The building is 26 stories completed, but the contractor was just able to secure $2.3 billion in loans to complete the project. Now, if he’s anything like contractors we’ve come across, he’ll sit on his tush for a few years as the homeowner asks, “So when are you going to get to work on that 252-story building I’m paying you to build?”
Jeddah is located along the Red Sea. You have to love how folks who live in the cradle of the Old Testament keep reprising Old Testament stories. And it’s funny: Why, in a land that is so vast and unpopulated do men feel the need to erect structures that are so tall? Are they attempting to compensate for something?
Music 101
Pop Muzik
First-ballot inductees into the One-Hit Wonder Hall of Fame and One-Letter Band Hall of Fame, M, released this proto-New Wave hit in 1980. It’s a catchy refrain, though: “London, New York, Paris, Munich, everybody talk about…Pop Muzik!” Related: only one of those cities has failed to host a Summer Olympics.

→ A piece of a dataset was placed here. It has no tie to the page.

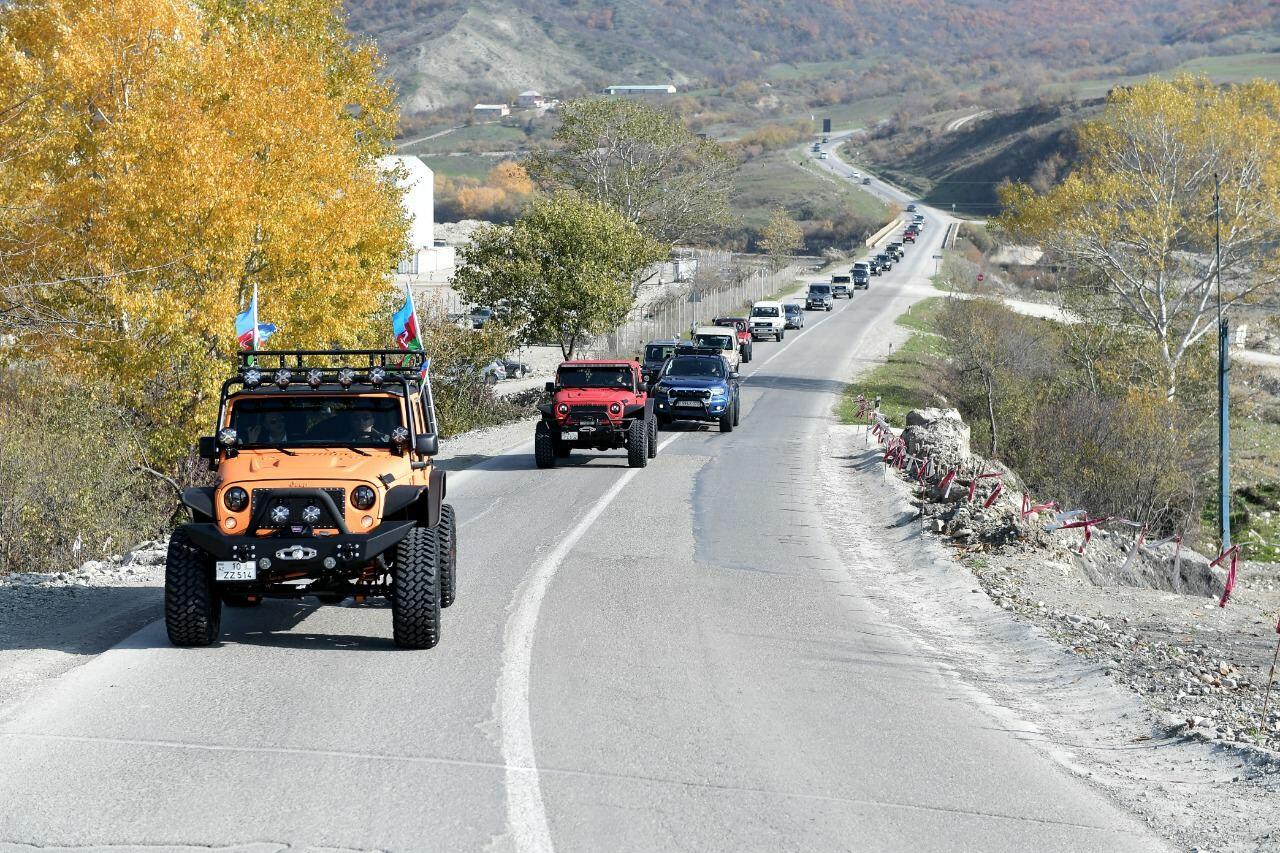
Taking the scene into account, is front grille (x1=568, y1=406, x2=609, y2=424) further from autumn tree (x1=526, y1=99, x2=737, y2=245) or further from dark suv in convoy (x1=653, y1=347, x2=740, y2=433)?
autumn tree (x1=526, y1=99, x2=737, y2=245)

This song, which hit No. 3 in the States and which some would classify as “poop music,” benefited from coming out just as MTV was launching and starved for videos.
Remote Patrol
A Charlie Brown Christmas
ABC 9 p.m.
Okay, sure, I’m a little nonplussed (I am utterly without plus) that this is airing in November, but it is a classic. Youngsters combat male-pattern baldness and teachers who don’t speak English in an effort to find the true meaning of Christmas. Not brought to you by Starbucks.